Jets X-Factor digs into the dynasty fantasy football outlook for New York Jets wide receiver Corey Davis. What’s his long-term value?
The New York Jets overhauled their wide receiver room by spending big on former Tennessee Titans’ first-round pick Corey Davis this offseason. The former fifth-overall pick never fully met the high expectations in Tennessee—something Joe Douglas is banking on in terms of value.
It’s why the 2020 season is an interesting one in the kid’s career.
Davis put forth a career year in 2020, hauling in 65 receptions for 984 yards and five touchdowns—all career highs (though he also had 65 receptions in 2018). He also enjoyed his highest fantasy football seasonal ranking, finishing as the WR30. Finishing 32nd among wide receivers in FPPG (fantasy points per game), Davis solidified himself as a low-end WR2/high-end WR3.
Davis will have another opportunity to lead a wide receiver group with the Jets, and the new scheme being implemented should work in his favor.
Davis is one of the best wide receivers when working intermediate routes (10-to-19 yards downfield). Last season he had the seventh-most targets on such routes (40), with the eighth-highest receiving grade under that criterion (98.7), per PFF.
‘Big playmaker’ may be a bit too outlandish of a description of Davis, but he has shown to be an incredibly reliable player between the 20s and had the 10th-highest yards-per-reception rate among all wide receivers with at least 70 targets at 15.1.
On top of that, Davis has shown incredibly sure hands throughout his career. His drop rate isn’t shockingly good (5.5% for career, slightly better than average), but his ability to pull down contested catches has been on an elite level. With a contested-catch percentage of 64.7, he finished eighth in 2020, showing the type of hands you look for in a WR1.

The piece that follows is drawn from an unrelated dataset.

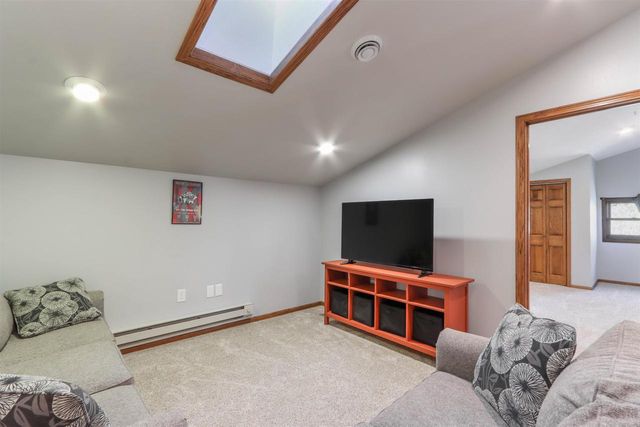 N4618 STATE ROAD 49, Waupaca, WI 54981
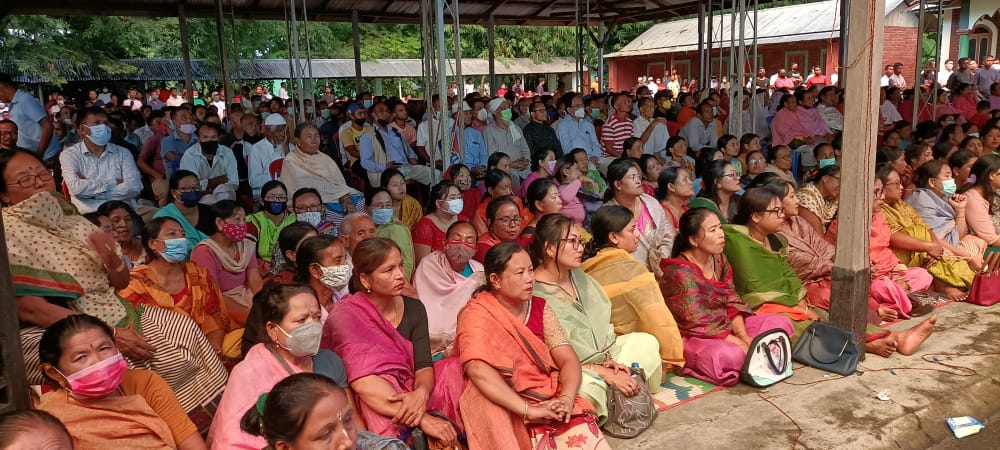 Block and Unit Committee meeting with Shri Moirangthem Okendro @MoirangthemOke2 former PCC President at #Heirok Constituency, Thoubal District yesterday. 600 vehicles - 4,000 people: out of a voter base of 31,000! Manipur na koure nahak pu, khubak khubak khubak!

To be frank, Davis wouldn’t be a Jets weapon right now if he didn’t have some weaknesses to his game as well. It’s rare to find fifth-overall selections who aren’t retained by their team in the fifth year (though the Jets know all too well about that as well) without referring to them as busts. While Davis wasn’t quite at a “bust level” for the Titans, there are some areas of weakness.
One reason for Davis’ great contested catch numbers is due to the fact that he’s actually pretty bad at gaining separation in his routes—at least when the numbers are analyzed.
Davis is tied for the 10th lowest separation rate with his then-teammate A.J. Brown at 2.4, barely above current Jets WR Denzel Mims who placed fifth with a 2.1 mark. While that isn’t a concern in and of itself, it does become murky considering Davis was given the ninth-largest cushion in the NFL.
While I do believe that someone with Davis’ size and speed should be exponentially better at getting yards after the catch (he ranked 54th out of 112 WRs with 4.4 YAC per reception), it isn’t quite as glaring of a weakness as his durability might be.
Davis plays through injuries, and that can cause him some trouble when looking at maximum value. He’s only played a full season once and being too tough for his own good could have come at a cost for his performance.
Fantasy Football Outlook
With the New York Jets, Corey Davis will presumably be the WR1 for rookie quarterback Zach Wilson. He’ll have plenty of competition for targets with Denzel Mims, rookie Elijah Moore and Jamison Crowder, among others.
Despite becoming the guy in New York, I believe Davis’ numbers won’t change much now that he’s in green and white. Davis has been a player that consistently puts up WR2/3 numbers even when given the WR1 role, and I don’t expect that to change much going forward.
In my current fantasy football dynasty rankings, I have him as the WR31 as the highest-ranked Jets receiver. I think Davis will continue his production from previous years as the Jets morph their offense into a Shanahan-style unit, similar to the San Francisco 49ers.
With so many mouths to feed and a stable of running backs employed, Davis may not become an elite fantasy football option. But he can definitely be a solid WR2-3 throughout his tenure in New York.